6.3.10.1 Long Format
library(tidyr)
library(dplyr)
ch2_long<-ch2_p1.1 %>%
pivot_longer(
cols = c(hours_work, income), # columns to stack
names_to = "variable", #new column for variable names
values_to = "value" #new column for their values
)
head(ch2_long)## # A tibble: 6 × 11
## country id sex age paid_job rooms area room_group
## <chr> <chr> <chr> <int> <dbl> <int> <chr> <chr>
## 1 Bulgaria BG15… Fema… 56 1 3 A me… three_roo…
## 2 Bulgaria BG15… Fema… 56 1 3 A me… three_roo…
## 3 Netherla… NL51… Fema… 20 1 1 A ci… one_room
## 4 Netherla… NL51… Fema… 20 1 1 A ci… one_room
## 5 Netherla… NL50… Male 63 1 6 A me… six_rooms
## 6 Netherla… NL50… Male 63 1 6 A me… six_rooms
## # ℹ 3 more variables: age_group <chr>, variable <chr>,
## # value <dbl>
pivot_longer() turns columns into rows
6.3.10.2 Wide Format
ch2_wide<-ch2_long %>%
pivot_wider(
names_from = variable, #column to spread to multiple columns
values_from = value #value to fill columns
)
head(ch2_wide)## # A tibble: 6 × 11
## country id sex age paid_job rooms area room_group
## <chr> <chr> <chr> <int> <dbl> <int> <chr> <chr>
## 1 Bulgaria BG15… Fema… 56 1 3 A me… three_roo…
## 2 Netherla… NL51… Fema… 20 1 1 A ci… one_room
## 3 Netherla… NL50… Male 63 1 6 A me… six_rooms
## 4 Slovenia SI10… Male 63 NA 3 A me… three_roo…
## 5 Bulgaria BG13… Male 89 1 1 A ci… one_room
## 6 Slovakia SK11… Fema… 44 NA 2 A me… two_rooms
## # ℹ 3 more variables: age_group <chr>, hours_work <dbl>,
## # income <dbl>
Say you want to analyze repeated categories or measures. We can pivot the room_group and age_group to long:
ch2_long2<-ch2_p1.1 %>%
pivot_longer(
cols = c(room_group, age_group),
names_to = "category",
values_to = "group"
)
head(ch2_long2)## # A tibble: 6 × 11
## country id sex age paid_job hours_work rooms area
## <chr> <chr> <chr> <int> <dbl> <int> <int> <chr>
## 1 Bulgaria BG15… Fema… 56 1 NA 3 A me…
## 2 Bulgaria BG15… Fema… 56 1 NA 3 A me…
## 3 Netherla… NL51… Fema… 20 1 NA 1 A ci…

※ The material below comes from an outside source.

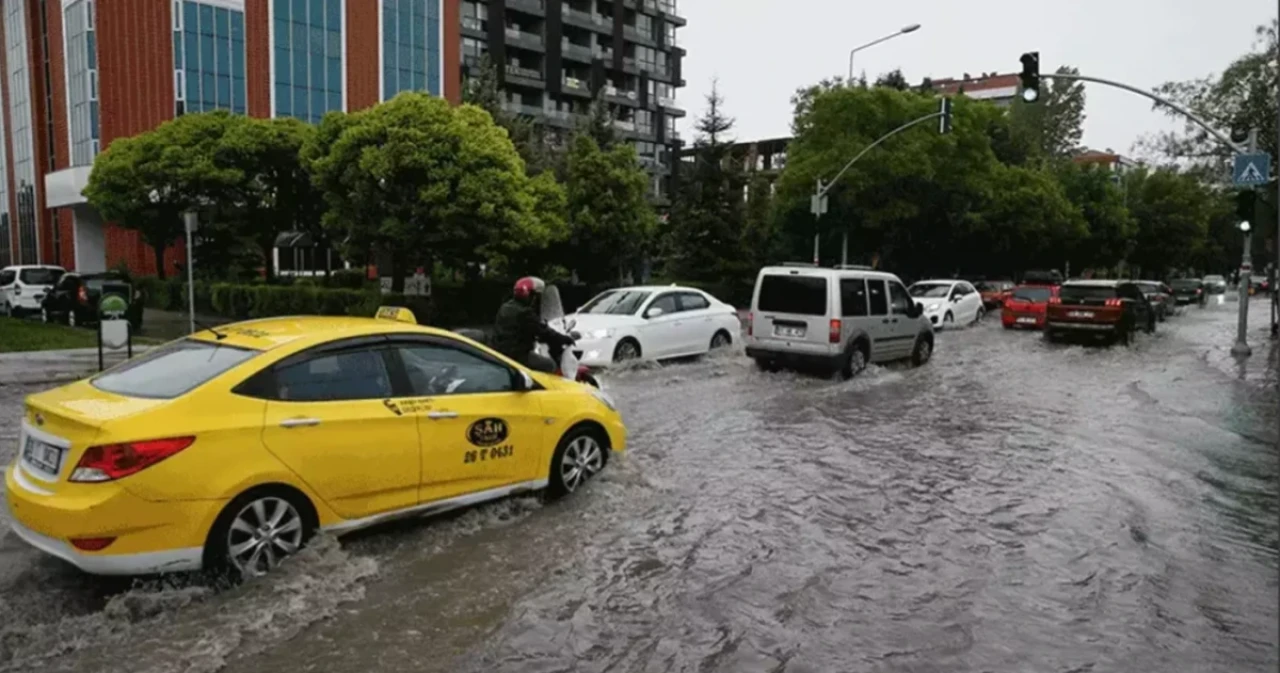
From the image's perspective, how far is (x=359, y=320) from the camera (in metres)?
6.88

## 4 Netherla… NL51… Fema… 20 1 NA 1 A ci…
## 5 Netherla… NL50… Male 63 1 NA 6 A me…
## 6 Netherla… NL50… Male 63 1 NA 6 A me…
## # ℹ 3 more variables: income <dbl>, category <chr>,
## # group <chr>
6.3.11 Missing Values
We already did it before but just to remind:
## country id sex age paid_job
## 0 0 0 0 1768
## hours_work rooms area income room_group
## 2304 25 0 978 0
## age_group
## 0
When there are missing values, it reduces sample size, can bias estimates if the missingness is not random and may introduce endogeneity if the missing data is correlated with the outcome or other variables.

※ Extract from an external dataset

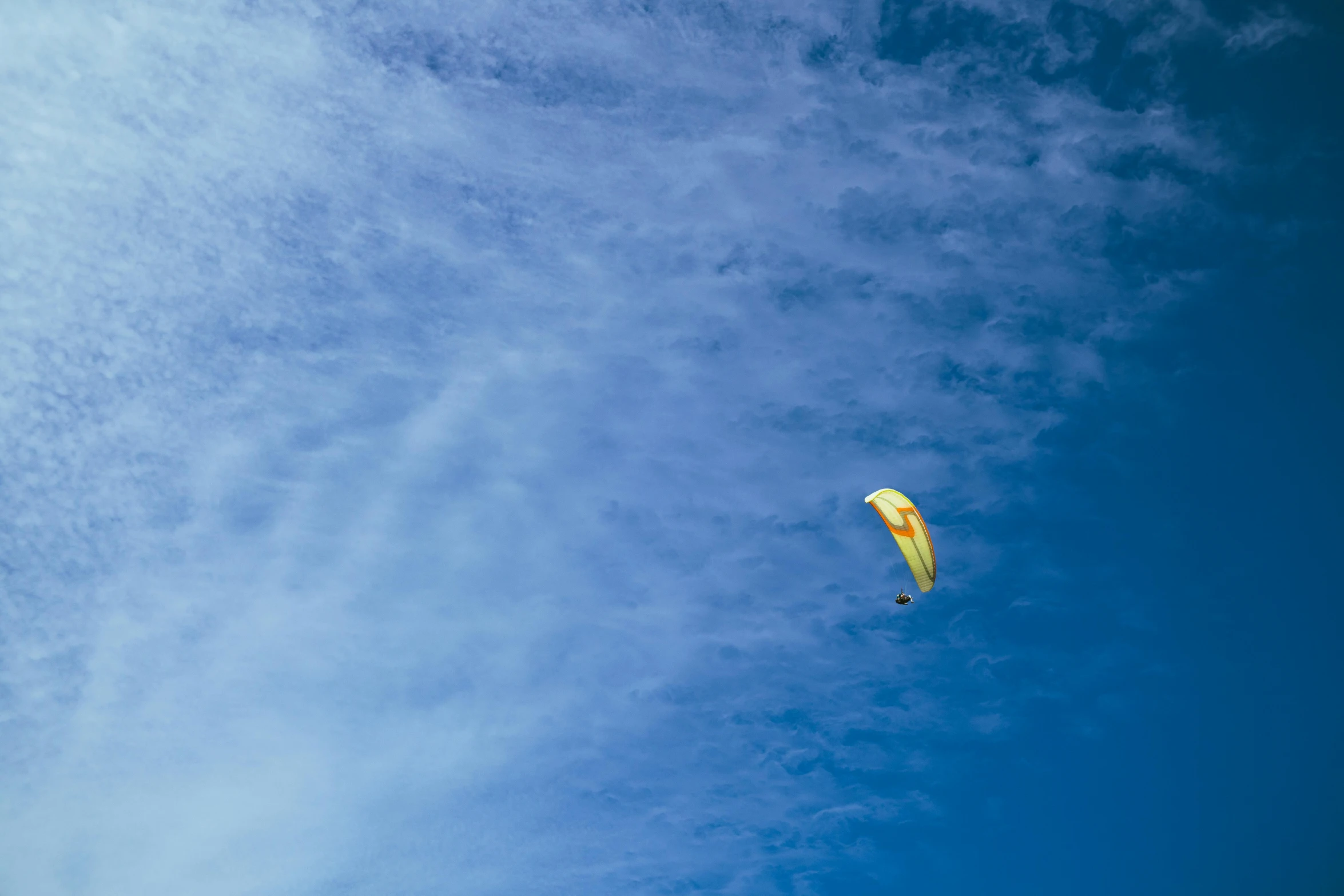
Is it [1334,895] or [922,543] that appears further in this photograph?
[1334,895]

6.3.11.1 Types of Missing Data
- MCAR - Missing Completely at Random
- Missingness is unrelated to anything in the data
- MAR - Missing at Random
Missingness depends on observed variables but not on the missing value itself.

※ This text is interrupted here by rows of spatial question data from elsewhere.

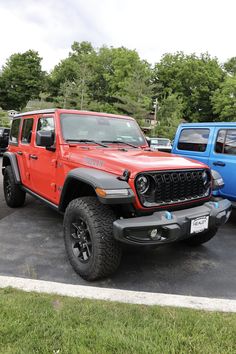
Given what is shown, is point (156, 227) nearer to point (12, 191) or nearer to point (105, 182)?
point (105, 182)

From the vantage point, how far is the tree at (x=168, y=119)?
110 ft

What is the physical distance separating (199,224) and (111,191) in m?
1.06

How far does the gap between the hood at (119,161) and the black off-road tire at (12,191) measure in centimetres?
228

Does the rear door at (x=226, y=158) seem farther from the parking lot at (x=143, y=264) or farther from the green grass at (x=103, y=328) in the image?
the green grass at (x=103, y=328)

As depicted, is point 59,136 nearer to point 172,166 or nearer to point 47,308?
point 172,166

Example: younger respondents are less likely to report income.
- MNAR - Missing Not at Random
Missingness depends on the value itself
Example: high income people refuse to report income
If you have MCAR, safe to remove this. If MAR or MNAR, removing these can cause bias. If a variable with missing values affects the outcome and you remove it or impute incorrectly, you can create endogeneity.
6.3.11.2 Handling Missing Values
6.3.11.2.1 a. Remove missing observations
!is.na() means you are keeping rows WITHOUT missing income
Again, double-check because removing the missing values may bias your results
6.3.11.2.2 b. Replace missing values (imputation of mean/median)
#replace missing income with the mean
ch2_p1.3<-ch2_p1.1 %>%
mutate(income=ifelse(is.na(income), mean(income, na.rm=TRUE), income))ifelse(condition, value_if_true, value_if_false) in this case, you are telling R to search income’s NA values, if there are NA values, calculate the mean income without the NAs. then, change the NAs with the calculated mean income, otherwise, keep the income as is.
There are advanced methods but will not be discussed.
You have to be careful and always check for missing data.